● 課題 A: 自治体DXについての文章の一部を、一字一句変えずに書き写してください。「日本経済産業省は2018年に」を含む箇所から始め、「争上の優位性を確立すること。」まで写したら止めてください。
● 課題 B: 自治体DXについての文章を、最後に示された文の次から書き継いでください。

● 提示文:

##########

自治体がDXを進めるための2ステップ|4つのポイントと3つの成功事例も紹介

最終更新日:

自治体DXアイキャッチ

労働力不足が懸念される日本では、あらゆる産業分野でデジタルによる変革が重要視され、「DX(デジタルトランスフォーメーション)」を推進する企業が増えています。

さらに、コロナウイルスの流行などにより社会が大きく変化するなか、DXの必要性は自治体にまで広がり、「自治体DX」が注目されるようになりました。

そこで今回は、自治体DXの意義や事例、推進する上でのポイントを紹介します。

DXとは?

DXの定義

日本経済産業省は2018年に、「デジタルトランスフォーメーションを推進するためのガイドライン(DX推進ガイドライン)」を発行し、ビジネスシーンにおけるDXを以下のように定義しています。

企業がビジネス環境の激しい変化に対応し、データとデジタル技術を活用して、顧客や社会のニーズを基に、製品やサービス、ビジネスモデルを変革するとともに、業務そのものや、組織、プロセス、企業文化・風土を変革し、競争上の優位性を確立すること。

引用︰デジタルトランスフォーメーションを推進するためのガイドライン(経済産業省)

自然災害やコロナウイルスの流行により、社会や住民の生活が大きく変化しました。そのため、地方自治体でも業務内容やサービスの変革が求められ、多くの自治体がDXに取り組んでいます。

▼DXについて詳しくはこちら!

自治体DXが推進される背景、自治体におけるDXとは?

総務省が示す自治体DXの意義

総務省は、自治体デジタル・トランスフォーメーション(DX)推進計画(2020年)の中で、DXの必要性について以下のように述べています。

新型コロナウイルス対応において、地域・組織間で横断的にデータが十分に活用できないことなど様々な課題が明らかとなったことから、こうしたデジタル化の遅れに対して迅速に対処するとともに、「新たな日常」の原動力として、制度や組織の在り方等をデジタル化に合わせて変革していく、言わば社会全体のデジタル・トランスフォーメーション(DX)が求められている。

また、2020年に閣議決定された「デジタル社会の実現に向けた改革の基本方針」によって示された目指すべき社会のビジョンである、

“デジタル の活用により、一人ひとりのニーズに合ったサービスを選ぶことができ、多様な幸せが実現できる社会~誰一人取り残さない、人に優しいデジタル化~”

##########

● データ内容:
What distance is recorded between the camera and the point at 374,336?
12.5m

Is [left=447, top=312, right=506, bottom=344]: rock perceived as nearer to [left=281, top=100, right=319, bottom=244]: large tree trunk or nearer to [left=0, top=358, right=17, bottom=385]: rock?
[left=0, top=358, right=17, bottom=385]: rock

##########

● 解答例 A:
日本経済産業省は2018年に、「デジタルトランスフォーメーションを推進するためのガイドライン(DX推進ガイドライン)」を発行し、ビジネスシーンにおけるDXを以下のように定義しています。

企業がビジネス環境の激しい変化に対応し、データとデジタル技術を活用して、顧客や社会のニーズを基に、製品やサービス、ビジネスモデルを変革するとともに、業務そのものや、組織、プロセス、企業文化・風土を変革し、競争上の優位性を確立すること。

● 解答例 B:
の実現に向けて、自治体DXの意義は大きいとされています。住民にとって身近な自治体がDXを推進することは、社会全体におけるDXの実現に繋がります。

引用・参照︰自治体デジタル・トランスフォーメーション(DX)推進計画(総務省)

自治体DXに求められていること

総務省が自治体に求めていることは、大きく分けて以下の2つです。

  1. デジタル技術やデータを活用して、サービスにおける住民の利便性を高める
  2. デジタル技術の導入で業務を効率化し、人的資源で更なるサービス向上を図る

デジタル技術の導入はサービスの質を向上させるだけではありません。デジタル化により、業務が効率化されると、職員の業務負担が軽減されます。

そのため、労働力を更なるサービスの向上のために使えるようになり、新たな価値の創造も目指せるでしょう。

参照︰自治体デジタル・トランスフォーメーション(DX)推進計画(総務省)

自治体DX推進計画の重点取り組み事項

総務省は自治体DX推進における重点取り組み事項を6つ掲げています。

  1. 情報システムの標準化・共通化
  2. マイナンバーカードの普及促進
  3. 行政手続きのオンライン化
  4. AI・RPAの利用促進
  5. テレワークの推進
  6. セキュリティ対策の徹底

①情報システムの標準化・共通化

自治体の中心となる業務システムを、国が定めた標準に準拠したシステムへの移行する標準化・共通化が求められています。

自治体の規模や地域に関わらず、どの自治体でも同じサービスを受けられるようになります。

情報システムの標準化・共通化はシステム全体の再構築が必要となり、時間がかかるため、計画的に取り組むことが重要です。

②マイナンバーカードの普及促進

オンラインでの本人確認を可能とするマイナンバーカードは、ユーザーインターフェース(yユーザー・コンピュータ間で情報をやり取りする仕組み)におけるデジタル化の基盤となります。

マイナンバーカードが普及すれば、サービスや支援を受ける際の手続きが迅速かつスムーズになるでしょう。

③行政手続きのオンライン化

行政手続きのオンライン利用を可能にするシステムが整っていない自治体が多く、窓口に行かなくては手続きができないという現状があります。

行政手続きのオンライン化が達成されれば、住民は、気軽で便利にサービスや支援を受けられます。

処理件数が多く、住民の需要が高いサービスから優先的に取り組みしょう。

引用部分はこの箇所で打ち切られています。